Automatically combining surrogates in internal representation

One alternative to the current internal representation is to:

  • Keep the current CESU-8 + UTF-8 + extended UTF-8 as the base representation.
  • When conceptual ECMAScript strings contain correctly paired surrogates, combine the surrogates into the actual non-BMP codepoint. The resulting codepoint is then valid UTF-8 and not CESU-8.
  • When a non-paired surrogate is found, encode it as CESU-8 as before.
  • This process must be applied to all inputs, both script code and C code, so that a certain conceptual ECMAScript string has a unique duk_hstring representation. (If this is not the case, string comparison using an interned string pointer would no longer be valid which leads to a lot of complications.)

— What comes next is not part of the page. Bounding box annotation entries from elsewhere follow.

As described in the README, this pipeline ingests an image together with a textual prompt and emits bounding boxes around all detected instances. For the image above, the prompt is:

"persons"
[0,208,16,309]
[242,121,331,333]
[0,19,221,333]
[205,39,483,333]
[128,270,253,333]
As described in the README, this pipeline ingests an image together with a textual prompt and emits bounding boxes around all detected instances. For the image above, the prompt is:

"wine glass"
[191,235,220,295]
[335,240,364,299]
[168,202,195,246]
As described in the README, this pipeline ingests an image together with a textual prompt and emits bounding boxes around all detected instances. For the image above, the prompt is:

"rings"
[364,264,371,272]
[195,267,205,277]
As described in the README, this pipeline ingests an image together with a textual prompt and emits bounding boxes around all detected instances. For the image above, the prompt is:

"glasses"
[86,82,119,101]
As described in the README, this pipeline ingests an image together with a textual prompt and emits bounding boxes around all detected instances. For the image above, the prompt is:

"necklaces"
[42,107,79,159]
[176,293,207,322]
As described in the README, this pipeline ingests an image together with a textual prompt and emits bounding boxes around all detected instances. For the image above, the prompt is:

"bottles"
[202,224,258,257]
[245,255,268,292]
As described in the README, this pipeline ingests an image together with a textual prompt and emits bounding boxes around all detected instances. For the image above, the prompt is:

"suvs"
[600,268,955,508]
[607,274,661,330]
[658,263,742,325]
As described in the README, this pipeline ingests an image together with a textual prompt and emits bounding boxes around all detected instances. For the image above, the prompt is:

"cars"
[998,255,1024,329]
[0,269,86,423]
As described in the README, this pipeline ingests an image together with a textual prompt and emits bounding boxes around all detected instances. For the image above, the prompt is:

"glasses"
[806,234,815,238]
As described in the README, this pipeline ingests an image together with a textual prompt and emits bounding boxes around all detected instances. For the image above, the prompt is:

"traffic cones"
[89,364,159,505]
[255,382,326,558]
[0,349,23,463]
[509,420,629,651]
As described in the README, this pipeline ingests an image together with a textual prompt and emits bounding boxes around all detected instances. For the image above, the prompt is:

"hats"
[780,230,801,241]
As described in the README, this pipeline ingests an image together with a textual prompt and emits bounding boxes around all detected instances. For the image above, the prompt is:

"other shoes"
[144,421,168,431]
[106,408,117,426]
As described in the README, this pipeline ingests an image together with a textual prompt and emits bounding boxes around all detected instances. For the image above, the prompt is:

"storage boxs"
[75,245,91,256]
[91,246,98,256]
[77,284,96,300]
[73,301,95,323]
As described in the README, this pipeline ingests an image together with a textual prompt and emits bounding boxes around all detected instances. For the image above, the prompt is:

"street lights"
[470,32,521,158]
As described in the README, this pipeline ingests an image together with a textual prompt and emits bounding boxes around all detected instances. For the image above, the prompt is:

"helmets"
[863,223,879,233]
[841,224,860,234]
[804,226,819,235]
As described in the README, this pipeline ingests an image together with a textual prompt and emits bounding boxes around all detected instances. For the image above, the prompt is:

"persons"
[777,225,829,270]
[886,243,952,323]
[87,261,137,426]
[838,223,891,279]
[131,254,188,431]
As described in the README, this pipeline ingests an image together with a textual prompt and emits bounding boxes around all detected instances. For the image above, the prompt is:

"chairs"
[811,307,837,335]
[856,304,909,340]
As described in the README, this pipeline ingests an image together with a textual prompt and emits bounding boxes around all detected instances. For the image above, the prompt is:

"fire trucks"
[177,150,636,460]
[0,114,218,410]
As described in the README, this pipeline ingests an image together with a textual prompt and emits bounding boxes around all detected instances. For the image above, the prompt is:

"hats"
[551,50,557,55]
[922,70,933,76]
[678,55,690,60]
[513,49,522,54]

This would have the upside that:

  • Valid Unicode strings in UTF-8 codepoint range (U+0000 to U+10FFFF without surrogate range U+D800 to U+DFFF) would appear as valid UTF-8 (not CESU-8) in the C API.
  • Pushing UTF-8 strings would produce strings that behaved like standard ECMAScript strings, i.e. they would conceptually have surrogate pairs in place of non-BMP.

And a few downsides:

  • All the internal code would need to maintain an "as if" illusion: such strings must appear as uninterpreted 16-bit codepoint sequences, and all 16-bit codepoint sequences must still work without difference as far as script code is concerned. This is not trivial, more on this below.
  • One would no longer be able to push an arbitrary byte sequence as a string (duk_push_string()) and then read it back as is. The automatic surrogate combination would mean the output might be different, with surrogates represented in CESU-8 combined into UTF-8. This is a loss of current functionality which has been useful for some applications; one can e.g. push ISO-8859-1 strings as is, and read them back. Script code will see such strings as being somewhat broken, but they have previously passed through without modification.

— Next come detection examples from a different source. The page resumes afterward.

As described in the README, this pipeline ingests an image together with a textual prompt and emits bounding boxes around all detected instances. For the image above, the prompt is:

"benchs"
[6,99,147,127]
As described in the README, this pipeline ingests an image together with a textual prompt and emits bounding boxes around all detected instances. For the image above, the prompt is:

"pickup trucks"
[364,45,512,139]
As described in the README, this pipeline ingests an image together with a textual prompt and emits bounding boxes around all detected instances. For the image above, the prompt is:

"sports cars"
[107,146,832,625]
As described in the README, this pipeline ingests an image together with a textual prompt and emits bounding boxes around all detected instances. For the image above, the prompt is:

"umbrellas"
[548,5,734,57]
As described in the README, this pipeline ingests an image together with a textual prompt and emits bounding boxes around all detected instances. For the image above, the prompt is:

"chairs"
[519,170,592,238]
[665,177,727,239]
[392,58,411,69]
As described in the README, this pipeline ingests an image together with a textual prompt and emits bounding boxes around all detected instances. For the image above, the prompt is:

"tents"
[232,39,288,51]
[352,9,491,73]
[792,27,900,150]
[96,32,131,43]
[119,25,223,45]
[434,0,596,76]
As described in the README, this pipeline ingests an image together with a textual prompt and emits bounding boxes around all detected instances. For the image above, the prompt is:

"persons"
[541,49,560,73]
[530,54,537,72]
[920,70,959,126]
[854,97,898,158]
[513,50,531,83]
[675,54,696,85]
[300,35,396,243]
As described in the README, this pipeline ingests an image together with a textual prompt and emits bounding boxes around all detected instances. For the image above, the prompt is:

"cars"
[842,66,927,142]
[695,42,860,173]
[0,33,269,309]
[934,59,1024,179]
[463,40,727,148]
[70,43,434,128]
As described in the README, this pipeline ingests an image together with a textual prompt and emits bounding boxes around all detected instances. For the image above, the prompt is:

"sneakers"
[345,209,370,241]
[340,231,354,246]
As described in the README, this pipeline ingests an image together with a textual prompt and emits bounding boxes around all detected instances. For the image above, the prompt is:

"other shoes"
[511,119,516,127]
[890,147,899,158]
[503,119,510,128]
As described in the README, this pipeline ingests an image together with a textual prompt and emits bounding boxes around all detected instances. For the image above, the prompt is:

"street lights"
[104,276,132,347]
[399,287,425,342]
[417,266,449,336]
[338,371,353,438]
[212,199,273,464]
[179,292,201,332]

Some internals where the "as if" illusion must be maintained:

  • String .length must count non-BMP codepoints as 2 codepoints to get the standard length.
  • String.charCodeAt() and all other String functions must use an index scheme that references the conceptual 16-bit codepoint sequence index (where each non-BMP counts as two indices), and allow reading, substringing, etc, both of the surrogate pairs individually.
  • There's no longer an easy "char offset to byte offset" internal primitive. Currently such a conversion maps an integer to an integer (or error). For non-BMP characters the result would now be a tuple: an integer pointing to the start of the codepoint, and a flag indicating whether we want the high or the low surrogate. All places maintaining "current offset" must track that additional flag somehow (it could maybe be encoded as the high bit of a 32-bit unsigned value?).
  • When doing string replacements, code must always check whether the replacements created valid surrogate pairs from previously unpaired surrogates. They must be merged, to maintain a unique strnig representation. Such surrogates may appear at the edges of replacement strings.
  • When combining strings, must check for previously unpaired surrogates at string join point.
  • RegExp matching must match non-BMP codepoints as two surrogates individually as far as patterns are concerned. It must be possible to capture only one of the surrogates, backtrack each surrogate individually, match start offset must try both surrogates as starting points, etc.
  • RegExp /u mode would work trivially with this internal representation, as the codepoints are already combined.